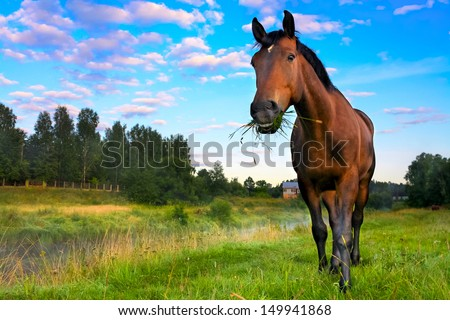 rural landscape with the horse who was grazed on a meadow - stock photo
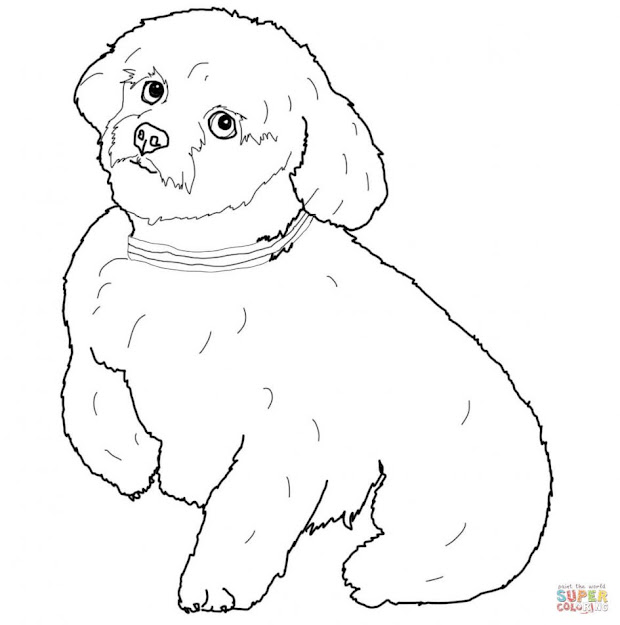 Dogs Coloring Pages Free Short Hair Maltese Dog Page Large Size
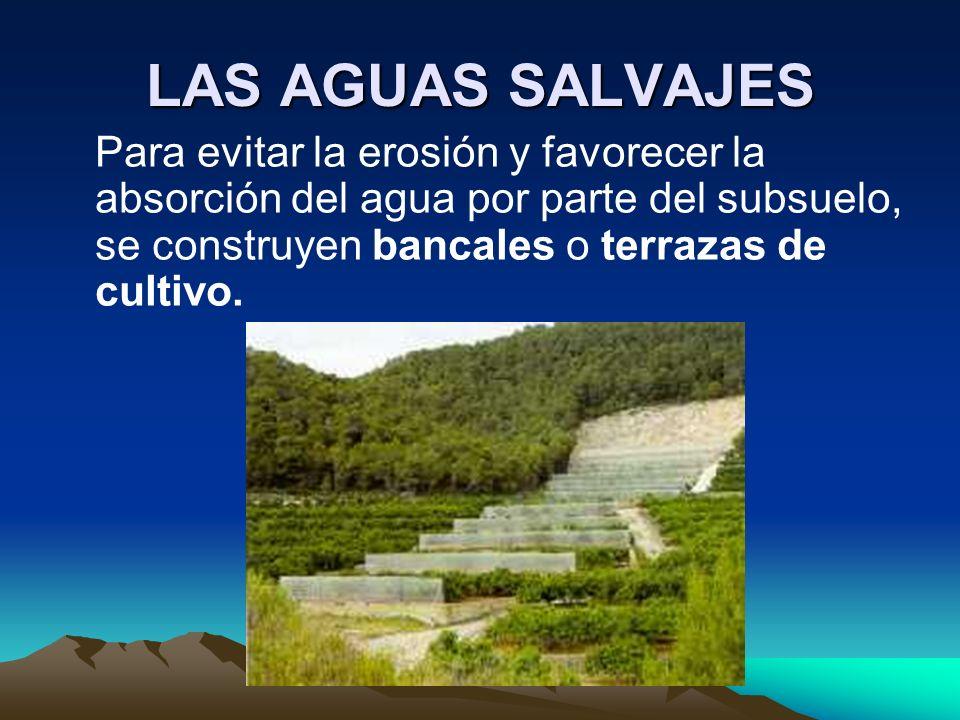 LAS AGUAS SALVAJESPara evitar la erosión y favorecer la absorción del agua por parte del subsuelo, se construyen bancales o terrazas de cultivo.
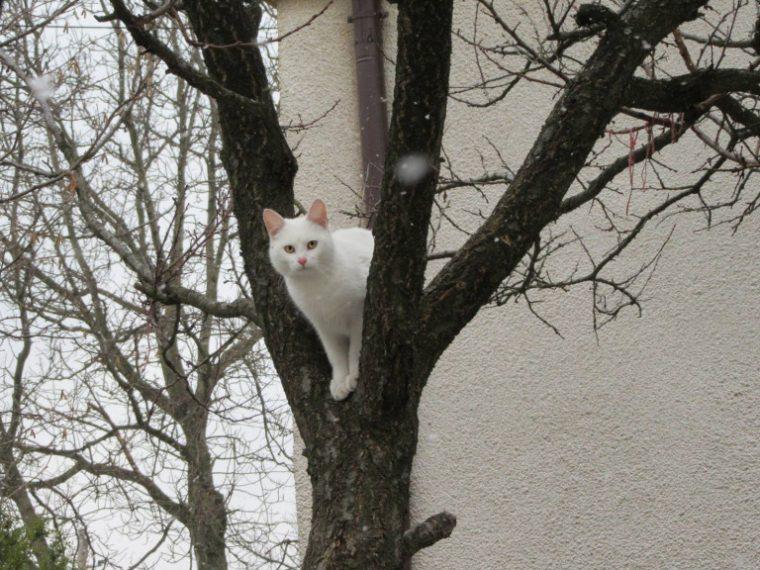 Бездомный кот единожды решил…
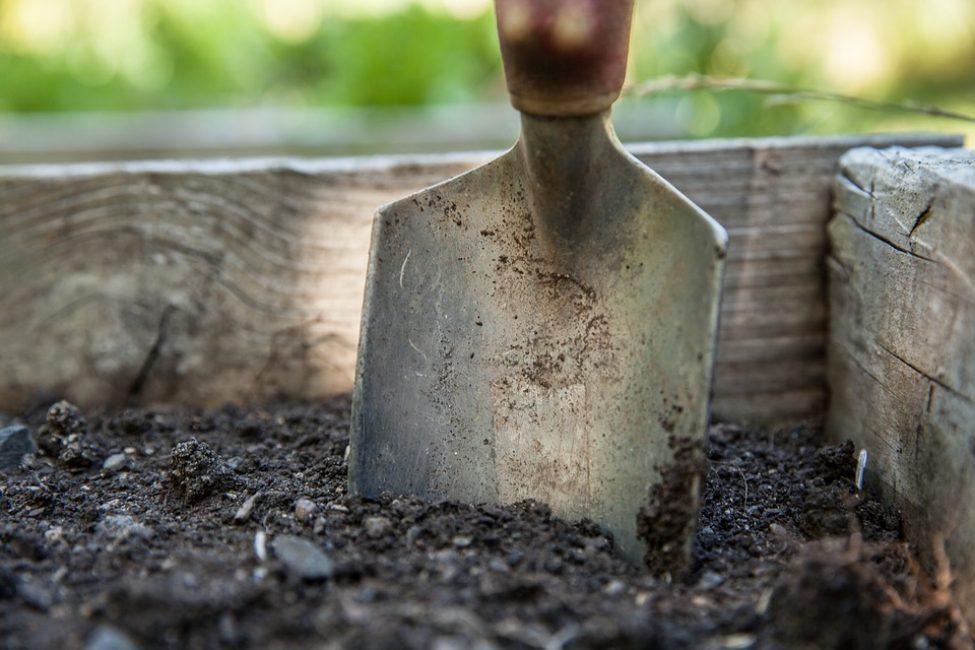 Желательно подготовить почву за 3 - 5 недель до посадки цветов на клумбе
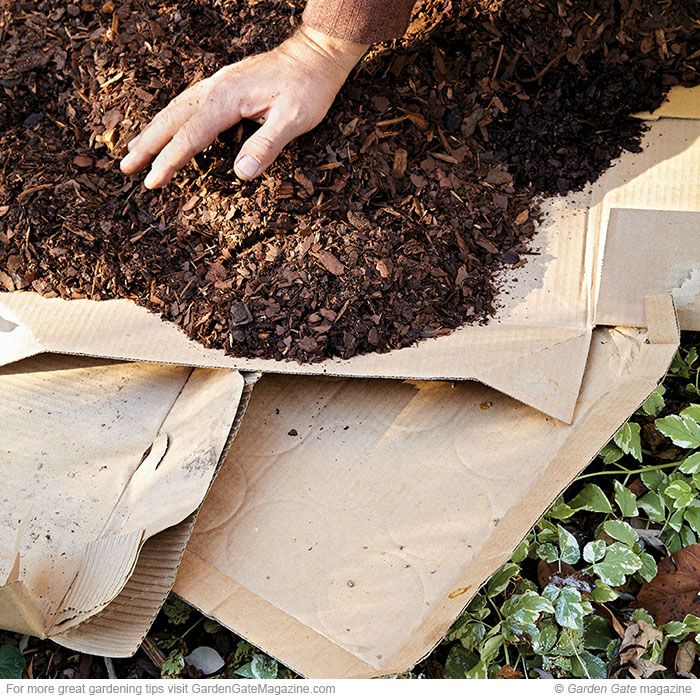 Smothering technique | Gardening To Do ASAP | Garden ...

Exercise objective
Reproduce, with no pictures, the lines from the one containing "Бездомный кот единожды решил…" to the end of the records above, exactly and inclusively.

Task answer
 Бездомный кот единожды решил…
 Желательно подготовить почву за 3 - 5 недель до посадки цветов на клумбе
 Smothering technique | Gardening To Do ASAP | Garden ...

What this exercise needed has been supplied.